* **ASSIGNMENT**:
Should any entry look odd, write it out exactly anyway, along with all the rest.

* **MATERIAL PROVIDED**:
* * * * * * *

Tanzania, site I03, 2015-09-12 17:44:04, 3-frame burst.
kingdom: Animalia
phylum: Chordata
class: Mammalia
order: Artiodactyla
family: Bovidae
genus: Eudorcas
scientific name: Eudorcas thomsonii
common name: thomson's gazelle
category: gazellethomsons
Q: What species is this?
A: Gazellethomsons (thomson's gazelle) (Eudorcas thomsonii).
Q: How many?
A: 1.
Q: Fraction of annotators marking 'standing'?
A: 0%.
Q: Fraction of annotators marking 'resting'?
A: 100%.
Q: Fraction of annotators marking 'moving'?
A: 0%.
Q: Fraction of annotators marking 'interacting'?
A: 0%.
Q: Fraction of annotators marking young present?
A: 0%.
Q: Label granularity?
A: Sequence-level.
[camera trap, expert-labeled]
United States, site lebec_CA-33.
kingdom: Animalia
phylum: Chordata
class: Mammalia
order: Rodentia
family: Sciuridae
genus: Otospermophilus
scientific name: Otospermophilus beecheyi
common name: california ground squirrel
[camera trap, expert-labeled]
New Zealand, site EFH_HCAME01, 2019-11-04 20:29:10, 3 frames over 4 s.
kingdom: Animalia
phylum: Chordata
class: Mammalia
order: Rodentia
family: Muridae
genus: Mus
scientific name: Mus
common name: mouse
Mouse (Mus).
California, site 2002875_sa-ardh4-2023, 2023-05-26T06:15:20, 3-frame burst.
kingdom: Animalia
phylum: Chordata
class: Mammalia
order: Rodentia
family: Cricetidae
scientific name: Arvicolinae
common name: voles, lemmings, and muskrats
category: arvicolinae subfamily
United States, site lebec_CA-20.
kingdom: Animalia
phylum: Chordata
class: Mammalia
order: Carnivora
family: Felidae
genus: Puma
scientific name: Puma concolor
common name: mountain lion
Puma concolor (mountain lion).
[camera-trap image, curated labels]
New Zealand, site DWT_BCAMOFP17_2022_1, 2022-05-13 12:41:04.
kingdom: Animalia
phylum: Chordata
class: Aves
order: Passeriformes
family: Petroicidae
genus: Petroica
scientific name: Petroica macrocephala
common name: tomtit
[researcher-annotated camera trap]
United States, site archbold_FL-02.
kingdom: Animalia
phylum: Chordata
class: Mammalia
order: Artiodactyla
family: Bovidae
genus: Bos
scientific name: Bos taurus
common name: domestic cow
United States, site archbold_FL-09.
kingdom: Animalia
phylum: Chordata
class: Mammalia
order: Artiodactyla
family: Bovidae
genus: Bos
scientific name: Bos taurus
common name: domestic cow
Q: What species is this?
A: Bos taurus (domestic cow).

* * * * * * *

* **YOUR RESPONSE**:
Tanzania, site I03, 2015-09-12 17:44:04, 3-frame burst.
kingdom: Animalia
phylum: Chordata
class: Mammalia
order: Artiodactyla
family: Bovidae
genus: Eudorcas
scientific name: Eudorcas thomsonii
common name: thomson's gazelle
category: gazellethomsons
Q: What species is this?
A: Gazellethomsons (thomson's gazelle) (Eudorcas thomsonii).
Q: How many?
A: 1.
Q: Fraction of annotators marking 'standing'?
A: 0%.
Q: Fraction of annotators marking 'resting'?
A: 100%.
Q: Fraction of annotators marking 'moving'?
A: 0%.
Q: Fraction of annotators marking 'interacting'?
A: 0%.
Q: Fraction of annotators marking young present?
A: 0%.
Q: Label granularity?
A: Sequence-level.
[camera trap, expert-labeled]
United States, site lebec_CA-33.
kingdom: Animalia
phylum: Chordata
class: Mammalia
order: Rodentia
family: Sciuridae
genus: Otospermophilus
scientific name: Otospermophilus beecheyi
common name: california ground squirrel
[camera trap, expert-labeled]
New Zealand, site EFH_HCAME01, 2019-11-04 20:29:10, 3 frames over 4 s.
kingdom: Animalia
phylum: Chordata
class: Mammalia
order: Rodentia
family: Muridae
genus: Mus
scientific name: Mus
common name: mouse
Mouse (Mus).
California, site 2002875_sa-ardh4-2023, 2023-05-26T06:15:20, 3-frame burst.
kingdom: Animalia
phylum: Chordata
class: Mammalia
order: Rodentia
family: Cricetidae
scientific name: Arvicolinae
common name: voles, lemmings, and muskrats
category: arvicolinae subfamily
United States, site lebec_CA-20.
kingdom: Animalia
phylum: Chordata
class: Mammalia
order: Carnivora
family: Felidae
genus: Puma
scientific name: Puma concolor
common name: mountain lion
Puma concolor (mountain lion).
[camera-trap image, curated labels]
New Zealand, site DWT_BCAMOFP17_2022_1, 2022-05-13 12:41:04.
kingdom: Animalia
phylum: Chordata
class: Aves
order: Passeriformes
family: Petroicidae
genus: Petroica
scientific name: Petroica macrocephala
common name: tomtit
[researcher-annotated camera trap]
United States, site archbold_FL-02.
kingdom: Animalia
phylum: Chordata
class: Mammalia
order: Artiodactyla
family: Bovidae
genus: Bos
scientific name: Bos taurus
common name: domestic cow
United States, site archbold_FL-09.
kingdom: Animalia
phylum: Chordata
class: Mammalia
order: Artiodactyla
family: Bovidae
genus: Bos
scientific name: Bos taurus
common name: domestic cow
Q: What species is this?
A: Bos taurus (domestic cow).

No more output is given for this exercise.